States who share Colorado River water OK plan for drought

September 2005

U.S. Water News Online

PHOENIX (AP) -- The seven states that share Colorado River water have agreed on a plan to deal with drought issues and future water shortages.

However, a dispute over whether Arizona and Nevada can tap in-state tributaries remains unresolved.

Nevada has nearly exhausted its Colorado River apportionment and wants to draw water from the Virgin River, a tributary of the Colorado. States on the upper river object to the plan.

But to avoid a showdown on that issue, the states pledged to work on finding alternative sources of water that could replace the Virgin River supply.

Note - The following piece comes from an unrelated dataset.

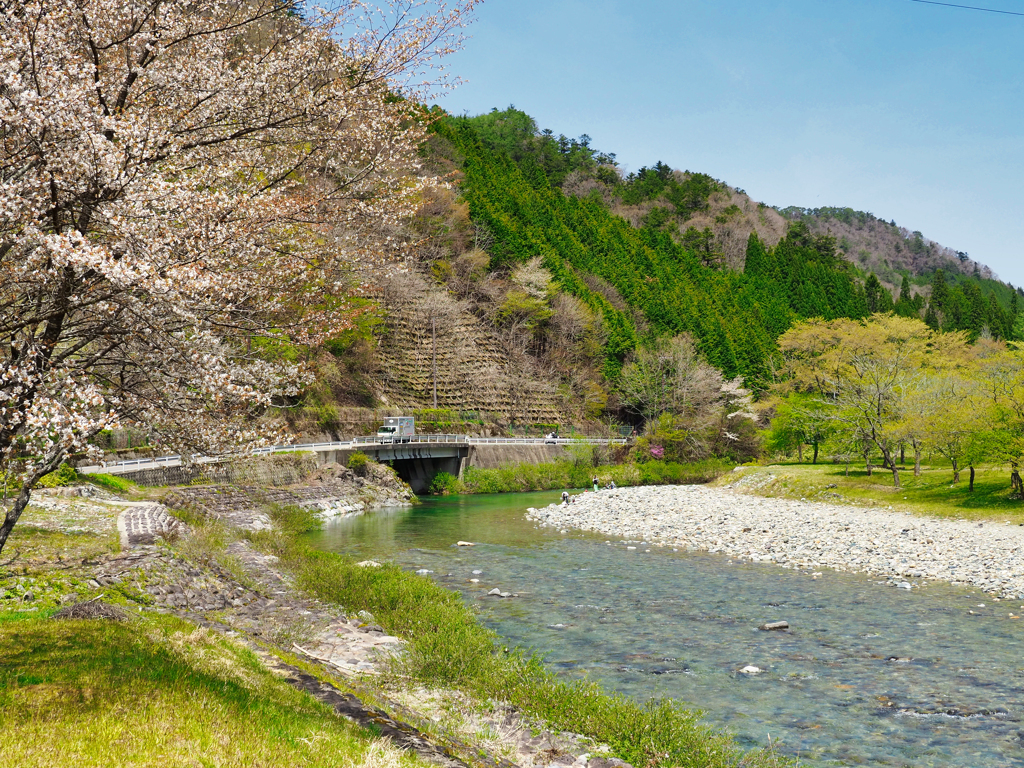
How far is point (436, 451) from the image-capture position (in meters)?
43.8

Those alternatives would have to be in place by 2012, when Nevada says it will run out of existing resources.

If the dispute lands in court, it will drag Arizona with it, jeopardizing as much as half of the water that flows to Phoenix and Tucson through the Central Arizona Project Canal.

The upper river states have also raised questions about Arizona's use of tributaries - in-state rivers that, like the Virgin, flow into the Colorado.

"We've got to back away from the tributary issue," said Herb Guenther, director of the Arizona Department of Water Resources. "If we hang up on that, there's only one way to solve it and it's through litigation."

Representatives from the states signed the agreement in San Diego and sent it to Interior Secretary Gale Norton, who has told the states she will impose her own plan if talks among them fail.

The plan is filled with promises to continue working on various issues and lays out ideas ranging from lining canals and creating new storage basins to cloud-seeding and weed removal.

It addresses key concerns of the upper river states - Colorado, New Mexico, Utah and Wyoming - and those on the lower river - Arizona, Nevada and California.

The upper basin states want assurances they won't be forced to give up water from their reservoirs to meet the needs of the lower basin states if a shortage occurs. The lower basin states want to settle how treaties with Mexico would be handled in times of drought.

Guenther said the final agreement includes the three basic elements that have been discussed for months - better management of the river's two largest storage reservoirs, Lakes Mead and Powell; improving efficiency among users, mostly farmers who order water almost daily; and augmenting the river's flow.